In our Writing Lessons series, writing students will discuss lessons learned, epiphanies about craft, and the challenges of studying writing. This week, we hear from Sahar Mustafah, a second-year MFA candidate and Follett Graduate Scholar in Fiction Writing at Columbia College Chicago. —Andrew Ladd, Blog Editor
I was going to write the next Great American novel. I mean the Great Arab American novel. Actually, the Great Palestinian American novel. Inshallah.
What my MFA experience very quickly revealed is that the great is what matters. I could drop cultural idioms or clan colloquialisms in stories until my classmates could proficiently tell someone off in Arabic, but none of that mattered when my writing wasn’t good.
It’s a simple, universal, color-blind truth: the writing has to be great to be relevant.
Being a hyphenated writer does not dismiss me from being a good writer. I learned this during the first recall session in my story workshop, when I noticed other students could not readily retrieve images from my stories—while moments from other classmates’ pieces were effortlessly summoned. This happened week after week.
My chafed pride rationalized that the characters and setting of my stories were unfamiliar to my peers and all the ethnic and political layers were too thick for them. They simply weren’t getting it.

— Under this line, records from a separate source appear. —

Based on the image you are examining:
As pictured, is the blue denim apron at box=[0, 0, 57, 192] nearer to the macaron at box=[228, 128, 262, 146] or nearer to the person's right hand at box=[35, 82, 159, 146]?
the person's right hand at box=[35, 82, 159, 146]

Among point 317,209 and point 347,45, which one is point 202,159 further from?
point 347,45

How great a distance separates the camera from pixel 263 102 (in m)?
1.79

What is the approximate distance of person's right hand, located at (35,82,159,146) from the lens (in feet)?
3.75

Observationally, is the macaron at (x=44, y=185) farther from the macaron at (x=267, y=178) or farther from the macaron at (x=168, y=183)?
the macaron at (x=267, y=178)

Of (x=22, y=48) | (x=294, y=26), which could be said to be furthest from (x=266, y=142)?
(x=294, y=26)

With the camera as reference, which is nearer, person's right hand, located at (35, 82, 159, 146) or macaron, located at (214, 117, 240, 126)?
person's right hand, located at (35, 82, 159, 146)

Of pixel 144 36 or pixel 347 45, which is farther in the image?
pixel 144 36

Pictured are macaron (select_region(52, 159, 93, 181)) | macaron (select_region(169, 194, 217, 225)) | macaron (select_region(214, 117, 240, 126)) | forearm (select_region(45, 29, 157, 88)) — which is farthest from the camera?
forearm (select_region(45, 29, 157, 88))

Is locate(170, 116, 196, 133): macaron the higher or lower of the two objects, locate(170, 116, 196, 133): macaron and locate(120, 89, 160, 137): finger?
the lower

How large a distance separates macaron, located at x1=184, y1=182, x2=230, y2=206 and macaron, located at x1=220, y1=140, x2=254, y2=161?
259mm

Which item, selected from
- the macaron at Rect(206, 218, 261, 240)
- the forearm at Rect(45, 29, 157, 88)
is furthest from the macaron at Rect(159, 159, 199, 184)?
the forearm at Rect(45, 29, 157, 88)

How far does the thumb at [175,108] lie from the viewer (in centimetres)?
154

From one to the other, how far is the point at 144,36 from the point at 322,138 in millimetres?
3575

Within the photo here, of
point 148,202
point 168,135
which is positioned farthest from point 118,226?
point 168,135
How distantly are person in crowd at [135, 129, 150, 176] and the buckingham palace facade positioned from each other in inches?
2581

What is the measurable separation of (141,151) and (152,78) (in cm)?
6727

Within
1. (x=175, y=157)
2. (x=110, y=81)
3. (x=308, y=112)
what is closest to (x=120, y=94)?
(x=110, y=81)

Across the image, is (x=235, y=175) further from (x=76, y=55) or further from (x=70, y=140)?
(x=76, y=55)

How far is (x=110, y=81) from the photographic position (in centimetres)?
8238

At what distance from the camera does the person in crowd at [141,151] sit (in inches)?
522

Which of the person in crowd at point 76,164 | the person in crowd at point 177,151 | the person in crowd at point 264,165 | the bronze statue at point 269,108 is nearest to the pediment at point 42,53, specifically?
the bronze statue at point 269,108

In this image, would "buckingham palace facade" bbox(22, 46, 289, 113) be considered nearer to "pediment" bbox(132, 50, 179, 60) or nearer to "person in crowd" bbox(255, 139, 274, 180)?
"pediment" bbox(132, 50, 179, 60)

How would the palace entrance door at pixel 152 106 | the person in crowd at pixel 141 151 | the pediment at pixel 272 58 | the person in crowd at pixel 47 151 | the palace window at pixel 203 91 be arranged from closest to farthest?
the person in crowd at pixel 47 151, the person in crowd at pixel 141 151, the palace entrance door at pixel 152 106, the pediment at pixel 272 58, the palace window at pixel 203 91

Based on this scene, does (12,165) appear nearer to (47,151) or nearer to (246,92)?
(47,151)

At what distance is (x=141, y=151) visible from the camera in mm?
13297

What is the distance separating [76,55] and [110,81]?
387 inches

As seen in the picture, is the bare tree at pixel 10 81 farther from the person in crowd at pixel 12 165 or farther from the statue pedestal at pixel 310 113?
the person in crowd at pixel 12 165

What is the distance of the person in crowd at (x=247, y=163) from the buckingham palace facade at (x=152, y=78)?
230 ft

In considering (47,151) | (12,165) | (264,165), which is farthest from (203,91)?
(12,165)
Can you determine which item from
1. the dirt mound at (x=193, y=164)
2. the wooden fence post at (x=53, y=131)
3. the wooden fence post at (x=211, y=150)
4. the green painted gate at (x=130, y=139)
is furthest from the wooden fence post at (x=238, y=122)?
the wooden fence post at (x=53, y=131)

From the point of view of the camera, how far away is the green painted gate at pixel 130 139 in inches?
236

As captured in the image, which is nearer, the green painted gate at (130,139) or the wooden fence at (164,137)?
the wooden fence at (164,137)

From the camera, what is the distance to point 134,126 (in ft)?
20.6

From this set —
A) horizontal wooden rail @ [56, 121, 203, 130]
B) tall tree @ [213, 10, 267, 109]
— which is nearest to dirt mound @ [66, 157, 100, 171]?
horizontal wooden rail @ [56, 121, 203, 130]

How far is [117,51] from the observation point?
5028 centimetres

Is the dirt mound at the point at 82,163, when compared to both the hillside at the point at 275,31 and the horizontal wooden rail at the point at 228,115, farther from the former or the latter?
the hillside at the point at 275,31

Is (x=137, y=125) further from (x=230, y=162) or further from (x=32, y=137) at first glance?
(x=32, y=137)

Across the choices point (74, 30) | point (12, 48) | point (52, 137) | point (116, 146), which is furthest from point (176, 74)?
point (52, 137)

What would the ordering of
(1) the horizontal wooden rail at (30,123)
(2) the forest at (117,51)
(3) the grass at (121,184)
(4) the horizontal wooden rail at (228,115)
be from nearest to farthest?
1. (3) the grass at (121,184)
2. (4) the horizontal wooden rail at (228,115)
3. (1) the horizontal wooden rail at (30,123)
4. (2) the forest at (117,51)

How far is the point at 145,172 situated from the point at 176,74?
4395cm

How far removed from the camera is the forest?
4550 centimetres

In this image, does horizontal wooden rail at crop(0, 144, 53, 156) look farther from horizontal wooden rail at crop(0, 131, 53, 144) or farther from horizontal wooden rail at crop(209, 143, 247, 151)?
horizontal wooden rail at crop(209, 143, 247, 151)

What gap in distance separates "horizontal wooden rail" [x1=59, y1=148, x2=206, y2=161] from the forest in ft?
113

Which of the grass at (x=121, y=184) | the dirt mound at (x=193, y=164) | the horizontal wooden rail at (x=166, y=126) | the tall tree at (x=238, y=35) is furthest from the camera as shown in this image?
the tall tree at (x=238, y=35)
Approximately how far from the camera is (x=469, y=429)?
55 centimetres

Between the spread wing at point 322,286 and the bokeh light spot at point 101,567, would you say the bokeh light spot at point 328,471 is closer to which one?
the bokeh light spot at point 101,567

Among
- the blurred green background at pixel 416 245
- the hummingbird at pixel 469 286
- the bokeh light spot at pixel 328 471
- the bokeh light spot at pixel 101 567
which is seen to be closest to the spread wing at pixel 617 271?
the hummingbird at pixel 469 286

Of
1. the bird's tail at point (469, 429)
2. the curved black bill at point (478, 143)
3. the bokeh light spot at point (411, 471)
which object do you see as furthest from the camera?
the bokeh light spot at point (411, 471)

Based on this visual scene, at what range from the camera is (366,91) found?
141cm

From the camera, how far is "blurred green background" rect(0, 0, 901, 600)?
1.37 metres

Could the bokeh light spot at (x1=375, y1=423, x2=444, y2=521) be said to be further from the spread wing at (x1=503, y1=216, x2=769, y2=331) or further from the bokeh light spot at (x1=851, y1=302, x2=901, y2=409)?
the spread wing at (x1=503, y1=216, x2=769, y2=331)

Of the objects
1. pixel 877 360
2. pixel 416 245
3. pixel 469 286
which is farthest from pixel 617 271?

Maybe I had signed up for the wrong program, I thought; I was doomed to be unappreciated because I wasn’t writing like everyone else.
Then I considered what I had been retrieving from my classmates’ stories. When it was my turn in the semi-circle, our prodding instructor would coax me to tell as much as my eyes saw, not what I remembered of a story—“those were just technical details.”
Like an old-fashioned film reel clicking along a spool, I saw a blotchy face whose cheeks were sunken with meth in one piece. There were young and nervous fingers clumsily unhooking a baby blue padded bra in another story. And then I saw a house with chipped green shutters, standing lonely in a buzzing Chicago neighborhood.
And those images that had stayed with me gradually began to weave larger meanings: Addiction can recklessly strip a mother’s entire world. When we’re younger, we think we sex crystalizes love. And, sometimes, it’s too hard to go back home after a war—even when there’s no place else to go.
I finally figured it out.
It isn’t enough that my work reflects the underrepresented if it doesn’t speak to most audiences. If I’m the voice of a commonly vilified and misunderstood population, my writing has to be that much more poignant and deftly heard. It has to make your stomach ache. The excuse can’t be that the subject matter is restrictive, or it isn’t relatable, or readers are too lazy.
If it’s well told, it’ll be read.
As long as I could show it first, I could tell my classmates something important, too, about my characters and their unfamiliar lives. Something that would become familiar as soon as my readers could see, hear, taste, touch and smell what was there on my typed pages.
What sticks is what matters to the reader. What sticks is what the writer said well.
And as I approach my final thesis hours, I am determined to say it’s great.